I tested it by returning always TRUE, and it worked.

ybabel’s picture

StatusFileSize
new490 bytes

proposed patch to fix the permission problem

d.novikov’s picture

@ybabel, is "Use Watcher" permission set for anonymous users?

dankung1’s picture

@ybabel
I used #13 patch, not used #7 patch.

The problem remains, for anonymous users. it fades away, and then reappears after about three seconds

nathan573’s picture

Using the latest code and I'm still getting the behavior outlined in the original issue. Was able to work around by adding $skip_anonymous = TRUE to drupal_valid_token call in _watcher_menu_access_toggle_watching_post_auth but I'm not sure if this is safe. Seems like it would be but it'd be nice to hear a definitive yes or why this is still not working properly.

Thank you

kaztur’s picture

Same problem as in #15 - access denied in dblog and fading the same toggle link after click.

toddwoof’s picture

Patch in #13 works, but only for the first anonymous user who tries to use the feature after site cache is dumped, and only the first time an anonymous user tries to use the link.
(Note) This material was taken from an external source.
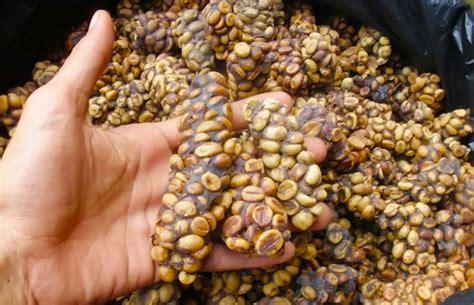 Kopi Di Coffee Toffee kopi luwak un dei caff 232 pi 249 costosi mondo
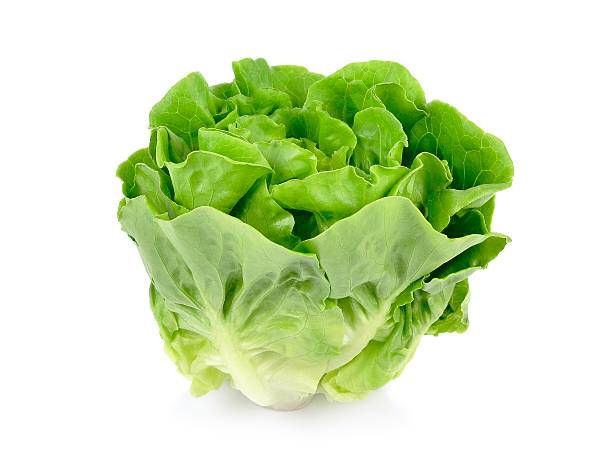 a head of green butter lettuce isolated on white background - lettuce stock photos and pictures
So: clear site caches. Anonymous user can click the link and get the form. If you then refresh the page, or try to use the link in another browser, it doesn't work. The link vanishes for a moment and re-appears. Clear caches again, and it works again, one time.

flux423’s picture

StatusFileSize
new514 bytes

I combined the patch in comment #13 with the comments by @nathan573 and @toddwoof.
I'm also not sure about the security implementations of this.

Attached is a new patch. Tested locally and seemed to apply cleanly.

toddwoof’s picture

Patch in #19 works for me. Anonymous user can click the link and see the form.

Note: I'm using Panels, so I also have applied patch #5, here: https://www.drupal.org/node/1599588 to allow me to move the watcher link into the Node Links block.

Anonymous’s picture

Ditto to #20.

Patch in #19 appears to be working.

I also applied patch here https://www.drupal.org/node/1599588#comment-6920238 to move the link to the node links block.

It would be lovely to integrate these in an updated release. Thanks!

flux423’s picture

Thank you @toddwoof and @anneeasterling for confirming.

@d.novikov - Any way this patch can get pushed to the next release?